饮用水分配系统 (DWDS) 中的生物膜是饮用水生物安全性的决定因素。然而,管道材料和天然有机物 (NOM) 如何以及为何影响生物膜微生物群落、病原体组成和抗生素抗性组尚不清楚。我们基于宏基因组组装,对不同 NOM 剂量和管道材料的疾病预防控制中心 (CDC) 反应器中的生物膜活性、微生物群落、抗生素抗性基因 (ARGs)、移动遗传元件 (MGEs) 和致病性 ARG 宿主进行了表征。与聚乙烯 (PE) 管相比,铸铁 (CI) 管中的生物膜活性更高。NOM 的添加显著降低了 CI 管中的生物膜活性,但增加了 PE 管中的生物膜活性。与 NOM 相比,管道材料对微生物群落结构的影响更为深远。在 CI 管中,Azospira 显著富集,而在 PE 管中,Sphingopyxis 被选择,而在添加 NOM 的反应器中,病原体 (Ralstonia pickettii) 大量增加。CI 管中的微生物群落网络显示出更多的边缘 (CI 13520,PE 7841) 和正相关比例 (CI 72.35%,PE 61.69%),而 PE 管中的微生物群落网络则较少。基于中性群落模型,随机过程驱动 DWDS 生物膜中微生物群落和抗生素抗性组的组装。在 PE 和 CI 管中,杆菌肽、福米霉素和多药 ARGs 均占主导地位。两种管道材料和 NOM 均调节生物膜抗生素抗性组。

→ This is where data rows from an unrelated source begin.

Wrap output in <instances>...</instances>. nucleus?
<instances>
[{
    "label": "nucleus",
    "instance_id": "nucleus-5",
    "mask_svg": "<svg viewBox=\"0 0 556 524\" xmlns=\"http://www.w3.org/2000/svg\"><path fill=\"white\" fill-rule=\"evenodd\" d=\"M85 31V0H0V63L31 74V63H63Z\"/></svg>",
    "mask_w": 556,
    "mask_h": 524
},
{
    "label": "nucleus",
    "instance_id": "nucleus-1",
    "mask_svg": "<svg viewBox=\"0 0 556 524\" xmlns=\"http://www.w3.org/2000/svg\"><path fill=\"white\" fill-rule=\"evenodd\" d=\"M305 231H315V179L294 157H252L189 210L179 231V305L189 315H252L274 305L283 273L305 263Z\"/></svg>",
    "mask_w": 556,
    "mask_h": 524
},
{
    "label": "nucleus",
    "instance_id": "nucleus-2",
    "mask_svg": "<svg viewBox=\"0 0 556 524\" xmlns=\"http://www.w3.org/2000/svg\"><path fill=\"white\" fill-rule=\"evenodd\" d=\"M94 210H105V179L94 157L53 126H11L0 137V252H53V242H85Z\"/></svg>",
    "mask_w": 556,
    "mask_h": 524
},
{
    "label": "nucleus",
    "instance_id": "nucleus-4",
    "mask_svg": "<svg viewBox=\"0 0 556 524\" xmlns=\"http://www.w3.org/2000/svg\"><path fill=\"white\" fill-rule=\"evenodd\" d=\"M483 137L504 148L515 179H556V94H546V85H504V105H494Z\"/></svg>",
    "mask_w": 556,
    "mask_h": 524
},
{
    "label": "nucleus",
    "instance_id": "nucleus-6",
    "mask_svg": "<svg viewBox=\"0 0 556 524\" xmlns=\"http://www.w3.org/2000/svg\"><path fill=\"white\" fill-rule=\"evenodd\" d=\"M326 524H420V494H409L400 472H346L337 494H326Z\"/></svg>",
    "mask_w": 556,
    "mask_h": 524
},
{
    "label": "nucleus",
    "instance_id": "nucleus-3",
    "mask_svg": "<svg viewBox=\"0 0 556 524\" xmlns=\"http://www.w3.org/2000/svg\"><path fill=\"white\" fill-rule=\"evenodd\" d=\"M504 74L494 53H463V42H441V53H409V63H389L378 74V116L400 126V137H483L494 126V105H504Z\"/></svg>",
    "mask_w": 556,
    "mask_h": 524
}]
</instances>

质粒是与 ARGs 共存的主要 MGE,促进了 ARG 的水平转移。病原体 (Achromobacter xylosoxidans 和 Ralstonia pickettii) 携带多种 ARGs (qacEdelta1、OXA-22 和 aadA) 和 MGEs (整合酶、质粒和转座酶),值得更多关注。微生物群落对 ARG 变化的贡献大于 MGEs。结构方程模型 (SEM) 表明,浊度和氨通过直接介导 Shannon 多样性和 MGEs 来影响 ARGs。这些发现可能为从饮用水中管道材料和 NOM 的角度控制病原体和 ARGs 提供技术指导。